• _WHAT THIS TASK INVOLVES_: Please report every line in the material below that contains the word "photograph". Copy each of those lines in full.

☆ ☆ ☆ ☆ ☆ ☆ ☆

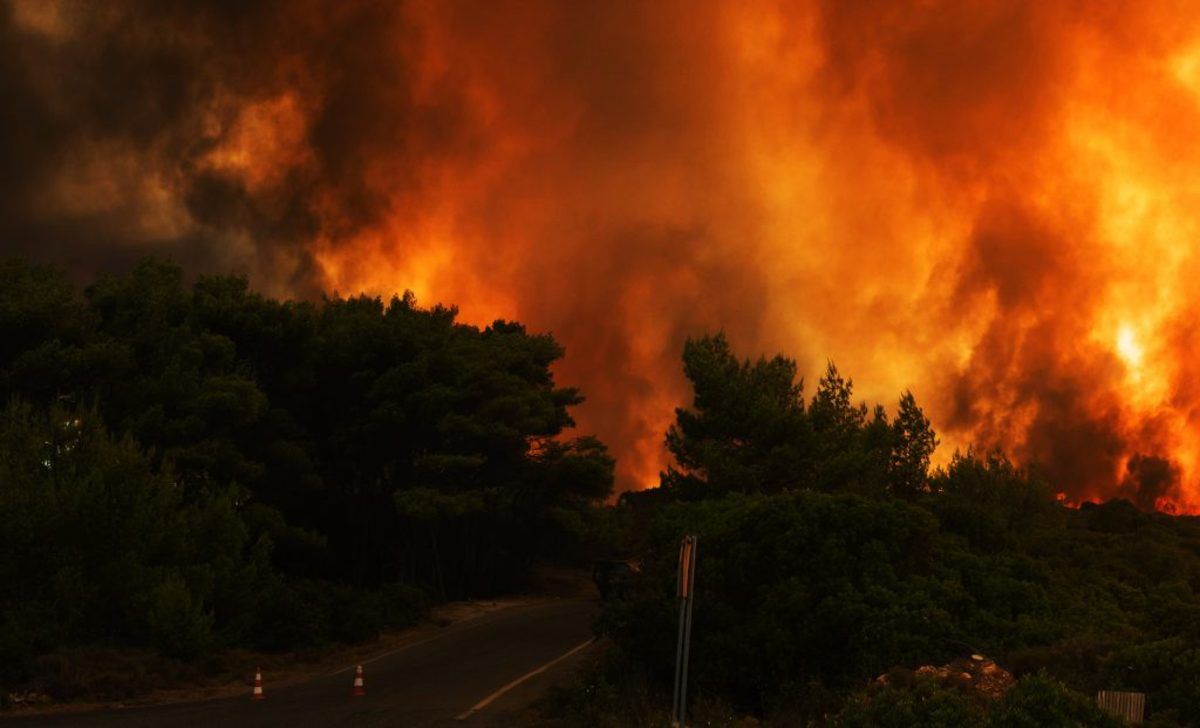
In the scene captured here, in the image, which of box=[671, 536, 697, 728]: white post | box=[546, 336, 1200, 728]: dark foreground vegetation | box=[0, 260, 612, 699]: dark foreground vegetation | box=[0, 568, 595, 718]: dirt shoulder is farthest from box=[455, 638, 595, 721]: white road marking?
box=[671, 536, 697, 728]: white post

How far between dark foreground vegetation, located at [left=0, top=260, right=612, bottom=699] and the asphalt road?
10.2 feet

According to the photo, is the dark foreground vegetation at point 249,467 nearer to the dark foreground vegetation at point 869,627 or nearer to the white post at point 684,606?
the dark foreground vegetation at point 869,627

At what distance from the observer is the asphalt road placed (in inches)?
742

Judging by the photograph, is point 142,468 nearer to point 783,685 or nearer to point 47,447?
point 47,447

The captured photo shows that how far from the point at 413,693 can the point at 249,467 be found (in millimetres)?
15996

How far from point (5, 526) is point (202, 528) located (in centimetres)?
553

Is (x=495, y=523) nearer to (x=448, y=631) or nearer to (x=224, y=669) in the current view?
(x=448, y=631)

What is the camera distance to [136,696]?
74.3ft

☆ ☆ ☆ ☆ ☆ ☆ ☆

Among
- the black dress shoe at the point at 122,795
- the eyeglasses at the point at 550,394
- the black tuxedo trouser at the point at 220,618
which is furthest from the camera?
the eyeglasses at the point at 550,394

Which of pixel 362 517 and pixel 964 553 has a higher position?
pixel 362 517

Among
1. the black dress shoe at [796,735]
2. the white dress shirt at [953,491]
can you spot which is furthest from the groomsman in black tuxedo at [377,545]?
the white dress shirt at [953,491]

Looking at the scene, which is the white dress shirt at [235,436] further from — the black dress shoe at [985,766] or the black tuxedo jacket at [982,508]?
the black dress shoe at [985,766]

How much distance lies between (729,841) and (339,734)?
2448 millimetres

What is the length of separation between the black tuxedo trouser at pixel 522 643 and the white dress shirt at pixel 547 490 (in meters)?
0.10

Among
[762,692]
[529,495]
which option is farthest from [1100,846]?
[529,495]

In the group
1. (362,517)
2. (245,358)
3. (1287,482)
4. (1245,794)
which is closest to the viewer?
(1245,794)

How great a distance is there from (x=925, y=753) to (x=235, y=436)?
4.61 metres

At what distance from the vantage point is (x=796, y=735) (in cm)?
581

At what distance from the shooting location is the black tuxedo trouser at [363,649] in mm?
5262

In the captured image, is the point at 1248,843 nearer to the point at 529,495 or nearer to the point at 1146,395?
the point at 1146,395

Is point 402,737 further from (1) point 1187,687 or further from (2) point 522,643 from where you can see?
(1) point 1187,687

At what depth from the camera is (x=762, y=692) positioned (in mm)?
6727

☆ ☆ ☆ ☆ ☆ ☆ ☆

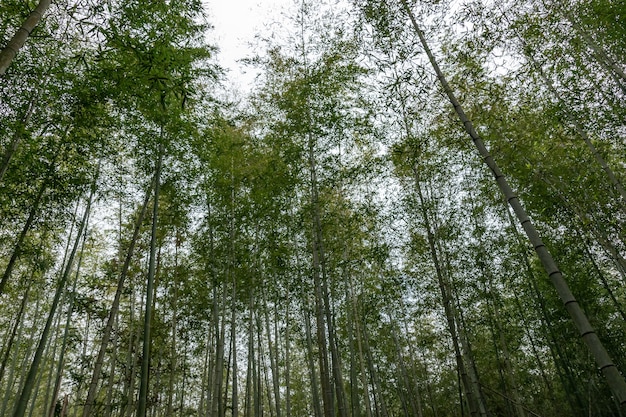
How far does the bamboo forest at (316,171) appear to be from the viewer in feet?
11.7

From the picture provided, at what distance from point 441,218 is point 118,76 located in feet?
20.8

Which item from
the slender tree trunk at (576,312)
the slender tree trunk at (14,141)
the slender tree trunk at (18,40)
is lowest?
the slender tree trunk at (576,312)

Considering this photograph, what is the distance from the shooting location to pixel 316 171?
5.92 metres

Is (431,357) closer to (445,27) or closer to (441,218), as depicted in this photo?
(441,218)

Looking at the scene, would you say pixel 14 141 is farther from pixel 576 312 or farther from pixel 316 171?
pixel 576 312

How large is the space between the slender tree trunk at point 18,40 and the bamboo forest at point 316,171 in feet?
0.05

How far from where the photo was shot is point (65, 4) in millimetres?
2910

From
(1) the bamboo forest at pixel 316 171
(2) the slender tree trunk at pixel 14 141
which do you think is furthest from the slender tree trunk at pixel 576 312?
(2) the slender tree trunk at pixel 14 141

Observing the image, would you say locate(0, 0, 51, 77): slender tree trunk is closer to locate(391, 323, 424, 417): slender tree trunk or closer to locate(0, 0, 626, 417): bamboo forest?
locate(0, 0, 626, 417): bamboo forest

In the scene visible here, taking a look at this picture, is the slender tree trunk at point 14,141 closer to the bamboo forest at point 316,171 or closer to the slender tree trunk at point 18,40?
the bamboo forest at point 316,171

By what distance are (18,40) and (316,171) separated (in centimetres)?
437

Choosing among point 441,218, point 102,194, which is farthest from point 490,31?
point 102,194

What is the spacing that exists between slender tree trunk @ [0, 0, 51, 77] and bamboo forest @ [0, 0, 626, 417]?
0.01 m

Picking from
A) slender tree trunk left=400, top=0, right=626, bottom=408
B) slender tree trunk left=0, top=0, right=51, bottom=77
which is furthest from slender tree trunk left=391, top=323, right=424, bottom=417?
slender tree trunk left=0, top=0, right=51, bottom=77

☆ ☆ ☆ ☆ ☆ ☆ ☆

• _IN RESPONSE_:
Judging by the photograph, is point 142,468 nearer to point 783,685 or nearer to point 47,447?
Considering this photograph, what is the distance from the shooting location to pixel 316 171?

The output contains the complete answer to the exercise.